__Your goal__.
Copy the records below word for word, including the answers. Leave out the pictures.

★ ★ ★ ★ ★ ★ ★

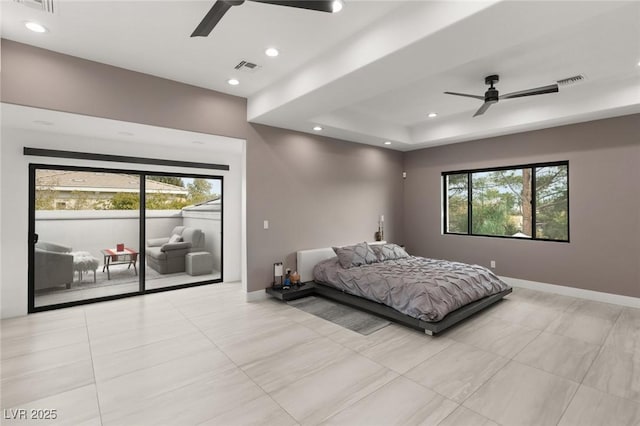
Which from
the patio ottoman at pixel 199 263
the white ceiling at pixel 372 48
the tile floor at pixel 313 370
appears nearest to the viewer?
the tile floor at pixel 313 370

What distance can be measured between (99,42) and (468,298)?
5.12m

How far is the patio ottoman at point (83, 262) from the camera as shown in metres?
4.60

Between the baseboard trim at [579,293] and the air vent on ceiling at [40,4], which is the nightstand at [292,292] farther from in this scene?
the air vent on ceiling at [40,4]

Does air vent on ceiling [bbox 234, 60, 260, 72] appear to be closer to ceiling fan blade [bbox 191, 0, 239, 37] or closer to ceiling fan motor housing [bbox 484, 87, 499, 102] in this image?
ceiling fan blade [bbox 191, 0, 239, 37]

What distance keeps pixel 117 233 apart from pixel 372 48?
4728 mm

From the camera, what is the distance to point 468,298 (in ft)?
12.8

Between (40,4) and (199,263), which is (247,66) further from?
(199,263)

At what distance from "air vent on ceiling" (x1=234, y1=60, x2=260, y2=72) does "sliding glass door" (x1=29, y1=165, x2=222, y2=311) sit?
8.66 ft

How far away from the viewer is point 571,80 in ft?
13.0

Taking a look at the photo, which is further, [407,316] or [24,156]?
[24,156]

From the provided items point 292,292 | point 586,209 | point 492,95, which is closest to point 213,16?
point 492,95

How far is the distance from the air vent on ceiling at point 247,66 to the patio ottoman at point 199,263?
3.55 m

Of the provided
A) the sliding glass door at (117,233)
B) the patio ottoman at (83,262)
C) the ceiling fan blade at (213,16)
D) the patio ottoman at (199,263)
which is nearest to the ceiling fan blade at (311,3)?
the ceiling fan blade at (213,16)

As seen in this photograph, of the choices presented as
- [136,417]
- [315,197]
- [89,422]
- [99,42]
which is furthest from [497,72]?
[89,422]
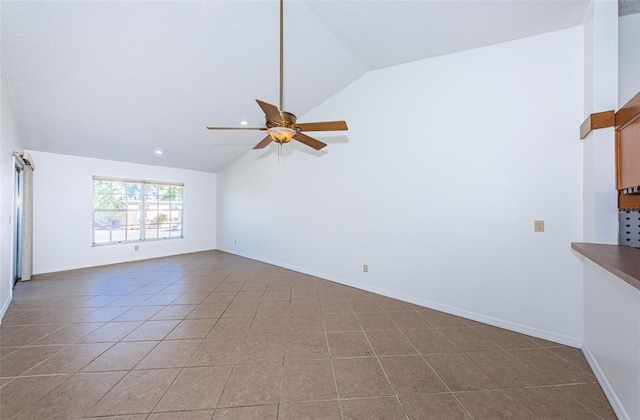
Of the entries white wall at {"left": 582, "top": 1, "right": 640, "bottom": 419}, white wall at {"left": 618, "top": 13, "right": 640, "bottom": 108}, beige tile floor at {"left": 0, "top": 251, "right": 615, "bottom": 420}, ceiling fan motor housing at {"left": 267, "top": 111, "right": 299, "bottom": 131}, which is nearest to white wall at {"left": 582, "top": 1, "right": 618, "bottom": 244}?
white wall at {"left": 582, "top": 1, "right": 640, "bottom": 419}

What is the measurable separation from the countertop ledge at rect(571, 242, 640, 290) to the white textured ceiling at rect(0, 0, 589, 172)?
2.12m

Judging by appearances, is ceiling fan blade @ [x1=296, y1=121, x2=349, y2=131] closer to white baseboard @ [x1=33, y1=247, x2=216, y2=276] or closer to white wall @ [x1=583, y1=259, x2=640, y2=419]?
white wall @ [x1=583, y1=259, x2=640, y2=419]

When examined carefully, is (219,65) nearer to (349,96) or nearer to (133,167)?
(349,96)

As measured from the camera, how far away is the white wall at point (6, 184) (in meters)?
2.68

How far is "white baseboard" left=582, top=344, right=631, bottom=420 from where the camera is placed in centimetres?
147

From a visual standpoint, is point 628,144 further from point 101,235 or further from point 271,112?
point 101,235

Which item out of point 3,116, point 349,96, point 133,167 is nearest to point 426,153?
point 349,96

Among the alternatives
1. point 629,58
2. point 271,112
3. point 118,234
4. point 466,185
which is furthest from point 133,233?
point 629,58

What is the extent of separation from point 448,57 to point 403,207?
1971mm

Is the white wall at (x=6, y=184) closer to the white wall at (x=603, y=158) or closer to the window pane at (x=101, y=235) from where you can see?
the window pane at (x=101, y=235)

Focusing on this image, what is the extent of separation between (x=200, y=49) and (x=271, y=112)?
1.74m

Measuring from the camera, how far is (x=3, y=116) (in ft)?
8.80

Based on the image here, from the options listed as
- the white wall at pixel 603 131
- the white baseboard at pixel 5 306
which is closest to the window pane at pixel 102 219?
the white baseboard at pixel 5 306

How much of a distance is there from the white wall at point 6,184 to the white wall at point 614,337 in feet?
18.7
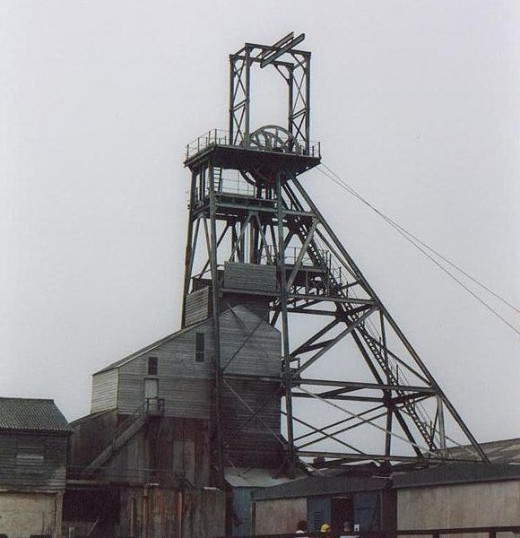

★ ★ ★ ★ ★ ★ ★

__Exercise answer__.
Which from
the patio ottoman at pixel 199 263
the white ceiling at pixel 372 48
the tile floor at pixel 313 370
appears nearest to the viewer?
the tile floor at pixel 313 370

What distance can be measured between (99,42) and (468,298)?
5.12m

How far is the patio ottoman at point (83, 262) from the camera as shown in metres?
4.60

Between the baseboard trim at [579,293] and the air vent on ceiling at [40,4], which is the nightstand at [292,292] farther from in this scene?
the air vent on ceiling at [40,4]

Does air vent on ceiling [bbox 234, 60, 260, 72] appear to be closer to ceiling fan blade [bbox 191, 0, 239, 37] or closer to ceiling fan motor housing [bbox 484, 87, 499, 102] in this image?
ceiling fan blade [bbox 191, 0, 239, 37]

What distance keeps pixel 117 233 apart from pixel 372 48?
4728 mm

From the camera, what is the distance to point 468,298 (in ft)?
12.8

Between (40,4) and (199,263), which is (247,66) further from?
(199,263)

At what distance from "air vent on ceiling" (x1=234, y1=60, x2=260, y2=72) does "sliding glass door" (x1=29, y1=165, x2=222, y2=311) sit?
8.66 ft

How far away from the viewer is point 571,80 in ft?
13.0

Taking a look at the photo, which is further, [407,316] or [24,156]?
[24,156]

From the provided items point 292,292 | point 586,209 | point 492,95, which is closest to point 213,16?
point 492,95

How far is the distance from the air vent on ceiling at point 247,66 to the patio ottoman at point 199,263?
3.55 m

Of the provided
A) the sliding glass door at (117,233)
B) the patio ottoman at (83,262)
C) the ceiling fan blade at (213,16)
D) the patio ottoman at (199,263)
which is nearest to the ceiling fan blade at (311,3)?
the ceiling fan blade at (213,16)

As seen in this photograph, of the choices presented as
- [136,417]
- [315,197]
- [89,422]
- [99,42]
which is furthest from [497,72]?
[89,422]
Of the entries white wall at {"left": 582, "top": 1, "right": 640, "bottom": 419}, white wall at {"left": 618, "top": 13, "right": 640, "bottom": 108}, beige tile floor at {"left": 0, "top": 251, "right": 615, "bottom": 420}, ceiling fan motor housing at {"left": 267, "top": 111, "right": 299, "bottom": 131}, which is nearest to white wall at {"left": 582, "top": 1, "right": 618, "bottom": 244}?
white wall at {"left": 582, "top": 1, "right": 640, "bottom": 419}

What is the measurable separation from the countertop ledge at rect(571, 242, 640, 290) to the white textured ceiling at rect(0, 0, 589, 172)?
2.12m

Judging by appearances, is ceiling fan blade @ [x1=296, y1=121, x2=349, y2=131] closer to white baseboard @ [x1=33, y1=247, x2=216, y2=276] or closer to white wall @ [x1=583, y1=259, x2=640, y2=419]?
white wall @ [x1=583, y1=259, x2=640, y2=419]

When examined carefully, is (219,65) nearer to (349,96) or nearer to (133,167)?
(349,96)

As measured from the camera, how far away is the white wall at point (6, 184) (in meters)?
2.68

How far is "white baseboard" left=582, top=344, right=631, bottom=420 from where the camera is placed in centimetres?
147

From a visual standpoint, is point 628,144 further from point 101,235 or further from point 271,112?
point 101,235

Which item out of point 3,116, point 349,96, point 133,167 is nearest to point 426,153?
point 349,96

Among the alternatives
1. point 629,58
2. point 271,112
3. point 118,234
4. point 466,185
which is furthest from point 133,233?
point 629,58

What is the extent of separation from point 448,57 to point 403,207?
1971mm

Is the white wall at (x=6, y=184) closer to the white wall at (x=603, y=158) or closer to the window pane at (x=101, y=235) from where you can see?
the window pane at (x=101, y=235)

Focusing on this image, what is the extent of separation between (x=200, y=49) and (x=271, y=112)?
1.74m

Measuring from the camera, how far is (x=3, y=116) (in ft)?
8.80

Based on the image here, from the options listed as
- the white wall at pixel 603 131
- the white baseboard at pixel 5 306
which is closest to the window pane at pixel 102 219?
the white baseboard at pixel 5 306

How much of a distance is there from the white wall at point 6,184 to the white wall at point 614,337 in feet?
18.7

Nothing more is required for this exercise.